The small team of three grew to 14 with individuals assigned to trade, public affairs, education and tourism eclipsing the activities of some of the trade commissions from other countries that landed during this period in Atlanta.
She was assigned tourism, which she said she loved, traveling throughout the Southeast and taking officials, travel writers, editors and travel agents to explore Montreal, Quebec City and even the Laurentian mountains in the province. She went on to the trade division and after seven years, however, she was ready for a change and left after her friend Virginia Rand-Hill, who had worked in the Quebec office but transferred to the French Trade Commission, told her of an opening to work on behalf of France’s biomedical and forestry industries.
“I got the job and jumped at the opportunity to learn something different,” she said, staying at the French Trade Commission for eight years before returning to the Quebec Trade Office.
Ms. Fortin was born in Arvida, Quebec, what she called an aluminum and pulp and paper town, and lived there until she was six years old. When her father sold his businesses, the family moved to Miami where she started school without speaking any English. The first words I learned in English, she said, were “first and second rows stand up.”
Her desire to live an inquiring life became evident from a fairly early age. As a freshman at a community college in Miami she worked as a secretary to the Chief of Homicide at the 11th Judicial Circuit.
During that time, she completed the civil service exam and moved to the Bitburg Air Force Base in Germany where she worked as an assistant to the base commander and met her husband.
Back in the U.S. after four years, she followed her husband to Atlanta where she helped open the Quebec Trade Office in the late 1970s when Atlanta’s population was less than 2 million.
Since then she’s been in the midst of the Southeast’s growth as a global commercial center as she promoted global ties in a wide range of business sectors ranging from aerospace to fashion.
She has helped organize fashion shows at the AmericasMart downtown where 64 companies from Montreal sell their wares to boutiques from throughout the Southeast.
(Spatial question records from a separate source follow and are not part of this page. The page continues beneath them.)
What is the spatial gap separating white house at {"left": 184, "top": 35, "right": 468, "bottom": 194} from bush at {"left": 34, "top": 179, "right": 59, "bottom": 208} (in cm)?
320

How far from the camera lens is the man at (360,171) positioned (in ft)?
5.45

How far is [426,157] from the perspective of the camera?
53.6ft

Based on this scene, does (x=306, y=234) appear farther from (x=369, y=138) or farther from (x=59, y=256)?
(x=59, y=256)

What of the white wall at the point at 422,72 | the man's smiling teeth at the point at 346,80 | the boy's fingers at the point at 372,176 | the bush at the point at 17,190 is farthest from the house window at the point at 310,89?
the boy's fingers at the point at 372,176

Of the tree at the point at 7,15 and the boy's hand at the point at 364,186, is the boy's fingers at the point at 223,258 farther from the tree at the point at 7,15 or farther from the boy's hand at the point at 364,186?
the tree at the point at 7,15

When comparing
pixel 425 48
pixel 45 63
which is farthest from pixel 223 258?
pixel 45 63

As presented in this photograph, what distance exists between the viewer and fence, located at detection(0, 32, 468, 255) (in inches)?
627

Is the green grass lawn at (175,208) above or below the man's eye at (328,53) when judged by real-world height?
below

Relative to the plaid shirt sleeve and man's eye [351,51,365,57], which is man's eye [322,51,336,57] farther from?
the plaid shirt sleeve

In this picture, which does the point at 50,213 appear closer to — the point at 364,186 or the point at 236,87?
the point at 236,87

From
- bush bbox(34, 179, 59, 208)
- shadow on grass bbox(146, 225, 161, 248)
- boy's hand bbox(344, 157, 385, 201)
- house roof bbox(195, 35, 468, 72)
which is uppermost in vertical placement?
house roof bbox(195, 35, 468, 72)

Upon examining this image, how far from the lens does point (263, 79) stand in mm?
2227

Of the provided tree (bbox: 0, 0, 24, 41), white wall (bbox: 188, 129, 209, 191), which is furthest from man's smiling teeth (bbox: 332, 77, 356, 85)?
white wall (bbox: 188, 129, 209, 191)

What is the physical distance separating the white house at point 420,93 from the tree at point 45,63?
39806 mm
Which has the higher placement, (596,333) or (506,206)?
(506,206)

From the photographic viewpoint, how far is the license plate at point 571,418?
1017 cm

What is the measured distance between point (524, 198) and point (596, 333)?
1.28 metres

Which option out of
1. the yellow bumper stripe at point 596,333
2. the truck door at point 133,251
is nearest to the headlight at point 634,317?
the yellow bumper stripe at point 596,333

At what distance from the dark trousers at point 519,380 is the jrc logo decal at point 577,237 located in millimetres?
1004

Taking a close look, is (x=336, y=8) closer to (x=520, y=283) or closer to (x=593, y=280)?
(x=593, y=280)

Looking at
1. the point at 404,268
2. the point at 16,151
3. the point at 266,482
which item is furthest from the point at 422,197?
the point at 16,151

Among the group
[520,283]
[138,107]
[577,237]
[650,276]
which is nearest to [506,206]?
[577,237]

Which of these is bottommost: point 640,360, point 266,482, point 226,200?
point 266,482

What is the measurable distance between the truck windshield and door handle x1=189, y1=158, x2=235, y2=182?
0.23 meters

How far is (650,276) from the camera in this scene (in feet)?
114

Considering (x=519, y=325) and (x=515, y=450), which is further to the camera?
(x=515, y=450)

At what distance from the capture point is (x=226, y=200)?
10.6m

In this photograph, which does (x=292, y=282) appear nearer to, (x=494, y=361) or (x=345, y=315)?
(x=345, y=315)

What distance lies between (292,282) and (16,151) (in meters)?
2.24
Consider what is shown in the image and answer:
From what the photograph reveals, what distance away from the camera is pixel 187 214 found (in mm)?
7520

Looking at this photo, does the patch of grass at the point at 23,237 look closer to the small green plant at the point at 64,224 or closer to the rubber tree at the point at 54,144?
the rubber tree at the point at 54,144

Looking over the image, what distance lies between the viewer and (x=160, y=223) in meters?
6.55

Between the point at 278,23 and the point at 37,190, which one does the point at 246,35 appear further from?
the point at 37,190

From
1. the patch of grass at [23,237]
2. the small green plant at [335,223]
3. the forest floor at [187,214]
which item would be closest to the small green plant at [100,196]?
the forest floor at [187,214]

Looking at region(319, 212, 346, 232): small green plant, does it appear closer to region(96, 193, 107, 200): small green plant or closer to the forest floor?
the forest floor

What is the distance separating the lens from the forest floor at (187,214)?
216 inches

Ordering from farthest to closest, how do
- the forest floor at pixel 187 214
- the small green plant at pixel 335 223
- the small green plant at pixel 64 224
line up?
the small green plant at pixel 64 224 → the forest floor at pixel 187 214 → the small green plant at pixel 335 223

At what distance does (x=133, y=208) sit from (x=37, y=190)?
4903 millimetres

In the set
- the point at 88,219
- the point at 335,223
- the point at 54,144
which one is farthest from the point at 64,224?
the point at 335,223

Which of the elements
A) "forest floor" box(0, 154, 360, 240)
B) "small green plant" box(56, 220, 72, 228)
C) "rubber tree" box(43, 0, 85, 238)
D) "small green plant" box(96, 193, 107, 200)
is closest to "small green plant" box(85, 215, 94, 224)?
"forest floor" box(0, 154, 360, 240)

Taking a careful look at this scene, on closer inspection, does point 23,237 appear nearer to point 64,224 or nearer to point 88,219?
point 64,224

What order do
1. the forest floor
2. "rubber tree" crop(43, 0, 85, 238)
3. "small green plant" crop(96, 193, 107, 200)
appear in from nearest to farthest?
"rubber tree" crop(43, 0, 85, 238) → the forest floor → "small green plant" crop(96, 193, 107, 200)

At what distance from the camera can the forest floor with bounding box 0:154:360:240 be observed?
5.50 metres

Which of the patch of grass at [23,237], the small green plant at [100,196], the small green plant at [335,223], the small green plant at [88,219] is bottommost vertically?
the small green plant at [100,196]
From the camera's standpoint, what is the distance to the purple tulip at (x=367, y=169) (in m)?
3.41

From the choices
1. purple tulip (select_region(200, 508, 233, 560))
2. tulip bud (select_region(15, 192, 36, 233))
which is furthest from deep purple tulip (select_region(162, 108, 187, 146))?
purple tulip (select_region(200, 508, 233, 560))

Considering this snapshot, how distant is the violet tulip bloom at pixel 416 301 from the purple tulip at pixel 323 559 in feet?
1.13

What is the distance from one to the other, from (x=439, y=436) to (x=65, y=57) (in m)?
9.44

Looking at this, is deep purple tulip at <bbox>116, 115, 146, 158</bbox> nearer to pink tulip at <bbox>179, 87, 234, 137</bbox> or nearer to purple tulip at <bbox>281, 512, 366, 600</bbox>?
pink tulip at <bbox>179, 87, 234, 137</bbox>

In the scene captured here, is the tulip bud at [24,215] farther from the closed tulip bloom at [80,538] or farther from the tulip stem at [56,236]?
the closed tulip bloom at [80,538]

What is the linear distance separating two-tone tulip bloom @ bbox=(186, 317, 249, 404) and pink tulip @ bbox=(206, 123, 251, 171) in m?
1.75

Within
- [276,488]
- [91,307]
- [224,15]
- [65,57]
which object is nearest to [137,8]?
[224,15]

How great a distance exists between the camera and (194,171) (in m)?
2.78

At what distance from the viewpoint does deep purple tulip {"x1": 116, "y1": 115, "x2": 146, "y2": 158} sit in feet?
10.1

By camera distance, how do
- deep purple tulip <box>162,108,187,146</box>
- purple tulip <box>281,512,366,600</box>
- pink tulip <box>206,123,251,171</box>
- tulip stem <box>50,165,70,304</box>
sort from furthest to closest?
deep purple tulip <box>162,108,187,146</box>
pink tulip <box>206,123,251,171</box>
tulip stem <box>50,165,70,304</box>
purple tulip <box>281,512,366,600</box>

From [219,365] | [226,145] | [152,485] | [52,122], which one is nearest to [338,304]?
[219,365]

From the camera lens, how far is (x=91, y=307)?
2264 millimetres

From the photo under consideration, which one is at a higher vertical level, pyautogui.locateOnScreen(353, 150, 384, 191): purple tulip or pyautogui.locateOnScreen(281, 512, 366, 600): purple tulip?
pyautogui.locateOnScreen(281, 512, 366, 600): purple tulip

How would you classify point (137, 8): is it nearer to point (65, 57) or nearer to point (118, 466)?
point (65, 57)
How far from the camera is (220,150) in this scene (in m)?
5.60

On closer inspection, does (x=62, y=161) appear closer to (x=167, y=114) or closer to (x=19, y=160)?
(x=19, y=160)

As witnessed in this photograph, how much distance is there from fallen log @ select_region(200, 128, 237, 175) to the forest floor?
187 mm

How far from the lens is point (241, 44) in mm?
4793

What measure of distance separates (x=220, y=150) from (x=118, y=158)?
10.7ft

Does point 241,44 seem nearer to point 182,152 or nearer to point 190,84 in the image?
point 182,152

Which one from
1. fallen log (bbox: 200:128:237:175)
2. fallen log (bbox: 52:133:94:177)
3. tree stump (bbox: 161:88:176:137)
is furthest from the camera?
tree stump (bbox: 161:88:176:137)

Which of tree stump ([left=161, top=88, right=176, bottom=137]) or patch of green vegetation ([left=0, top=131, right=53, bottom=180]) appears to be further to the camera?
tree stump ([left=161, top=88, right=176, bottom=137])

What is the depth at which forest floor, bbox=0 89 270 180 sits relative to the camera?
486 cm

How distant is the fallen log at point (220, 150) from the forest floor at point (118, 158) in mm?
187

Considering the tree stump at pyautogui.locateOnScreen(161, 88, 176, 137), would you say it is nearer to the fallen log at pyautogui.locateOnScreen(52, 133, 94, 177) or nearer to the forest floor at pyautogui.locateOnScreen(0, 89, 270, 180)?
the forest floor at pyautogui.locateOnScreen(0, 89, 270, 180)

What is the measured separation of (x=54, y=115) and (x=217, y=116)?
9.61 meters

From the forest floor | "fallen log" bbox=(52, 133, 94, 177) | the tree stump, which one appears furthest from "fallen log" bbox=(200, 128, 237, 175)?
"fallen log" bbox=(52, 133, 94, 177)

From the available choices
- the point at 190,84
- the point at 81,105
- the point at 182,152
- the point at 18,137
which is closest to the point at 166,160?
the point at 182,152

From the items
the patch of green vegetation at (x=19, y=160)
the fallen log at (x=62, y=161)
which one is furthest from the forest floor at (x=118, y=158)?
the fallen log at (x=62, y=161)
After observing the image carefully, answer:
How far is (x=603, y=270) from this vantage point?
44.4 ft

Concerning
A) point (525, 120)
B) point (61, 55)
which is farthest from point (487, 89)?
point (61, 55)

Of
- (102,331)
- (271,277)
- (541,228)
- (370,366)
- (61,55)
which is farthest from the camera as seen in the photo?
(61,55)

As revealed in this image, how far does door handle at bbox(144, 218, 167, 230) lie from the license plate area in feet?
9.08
She has been to more Cirque du Soleil openings than she can remember, but does recall their first performance in Atlanta when they inquired what would be the best venue in town to set up a tent.
She has become an expert in a number of industry sectors through her involvement not only with the Quebec Trade Office, but also the French Trade Commission and then back to the Quebec office where she has served as director with the mandate to develop and promote trade between Québec and the seven states in its jurisdiction, defend and promote Québec’s interests throughout the region and contribute to the activities of organizations such as the Southeast United States-Canadian Province Alliance (SEUS-CP), which Québec is a founding member.
It was when she learned Georgia Gov. Sonny Perdue was going to Ottawa to speak with the Canadian government about forming the alliance that she convinced his office he should meet with Premier Jean Charest. Québec hosted the inaugural meeting of SEUS-CP, and Georgia followed suite the following year, hosting the members from the provinces and the states in Savannah in 2008.
Among the highlights of her career, she points to the founding of the Georgia Tech-Lorraine campus outside of Metz, France, the phenomenal success of the Cirque du Soleil, which the Québec Delegation helped establish during its infancy, the 1996 Summer Olympics, the numerous trade missions she conducted focusing on numerous industry sectors ranging from aerospace to fashion and the many VIP tours in which she participated with the consular corps throughout the Southeast.
She was so impressed with Georgia’s VIP tour to the Northeast Mountains, that she is in the process of building a house and plans to retire there.
When asked how she plans to spend her retirement, she laughed, quickly responding, “Travel, but this time for my own pleasure.”